Non basterà certo la condanna di questo tribunale a fare di noi i cattivi terroristi e di Adinolfi e Finmeccanica i benefattori dell’umanità. È arrivato il momento del grande rifiuto, rifiuto fatto di pluralità di resistenze, ogniuna delle quali è un caso speciale; alcune sono possibili, necessarie, improbabili; altre sono spontanee, selvagge, solitarie, concertate, prorompenti o violente. La nostra è stata solitaria e violenta. Ne è valsa la pena? Si! Fosse solo per la gioia che abbiamo provato nella’apprendere del sorriso di sfida che Olga Ikonomidou, coraggiosa sorella della Cospirazione delle Cellule di Fuoco, in una cella di isolamento di un carcere greco, alla notizia della nostra azione ha gettato in faccia ai suoi carcerieri.

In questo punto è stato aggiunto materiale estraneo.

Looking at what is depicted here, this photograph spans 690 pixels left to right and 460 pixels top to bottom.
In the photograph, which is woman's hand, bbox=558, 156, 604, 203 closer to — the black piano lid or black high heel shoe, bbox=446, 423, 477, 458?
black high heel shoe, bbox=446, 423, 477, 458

Sono felice di essere quel che sono, un uomo libero, anche se “momentaneamente” in catene. Non posso lamentarmi più di tanto visto che la stragrande maggioranza della “gente” le catene le ha ben piantate nel cervello. Nella mia vita ho sempre cercato di fare quello che reputavo giusto e mai quello che conveniva. Le mezze misure non mi hanno mai convinto. Ho amato molto. Ho odiato molto. Proprio per questo non mi arrenderò alle vostre sbarre, divise, armi. Mi avrete sempre come irriducibile, fiero nemico. Non sono solo. Glia anrachici non sono mai soli, solitari a volte, ma mai soli. Mille progetti nella testa, una speranza nel cuore che continua a vivere sempre più, salda e sempre più condivisa; concreta prospettiva che “rischia” di cambiare la faccia dell’anarchia nel mondo. Piccoli, grandi smottamenti che un giorno scateneranno un cataclisma, ci vorrà tempo, non importa, per adesso mi godo il terremoto scatenato in me da tutta questa voglia di gioire e lottare.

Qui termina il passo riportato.